Mary Beard will be pleased

Excerpts from a couple of recent reviews of ‘Pompeii’.

The Independent

Media dons such as Mary Beard are sometimes disliked by their fellow
academics, supposedly because they’re dumbing down their subjects. I
think the real reason is envy; not just of the fame and fortune, but
also because media dons have the distinction of being able to write.
Unlike those writing for the Camford Gazette of the Proceedings of the
Committee for Obscure Ancient Thought (circulation 2,000; number of
readers 37), they also have to think, “Some poor bloody reader’s
actually got to be entertained by this.”

Mary Beard is constantly entertaining, jumping from the deaths in 79AD to the deaths of the excavators 1,700 years later. The tunnels through the pumice were perilous, dingy and narrow, often only accessible by children. The skeletons found in Pompeii include those of crushed 18th and 19th century antiquarians.

The Times

Beard covers the big public issues – economy and government, gods, games – and animates them superbly by tying them to the biographies of real Pompeiians: the heart-throb gladiator Celadus, the well-connected local worthy Marcus Holconius Priscus, and the warty banker Lucius Caecilius Jucundus. She is most interested, however, in the domestic and the intimate.

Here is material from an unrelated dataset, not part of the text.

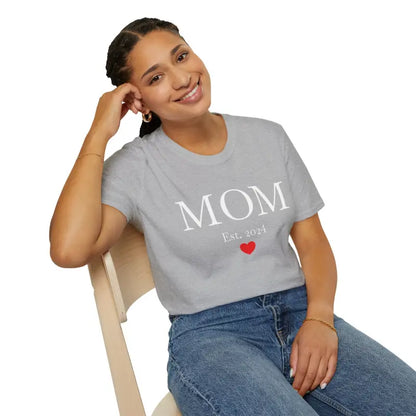 Moms Get Comfy In Our Soft 2024 Tee! - T-shirt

In the excellent chapter on painting and decorating, she doesn’t just analyse Pompeiian style, she opens up cupboards to count the paint pots and turn over the spoons and spatulas. She doesn’t only describe the grander rooms with their fantastical frescoes and deep tones of “Pompeiian red”, she explores the corridors and service quarters, revealing the ferocious zebra-stripe colour scheme “which would not have looked wholly out of place in the 1960s”.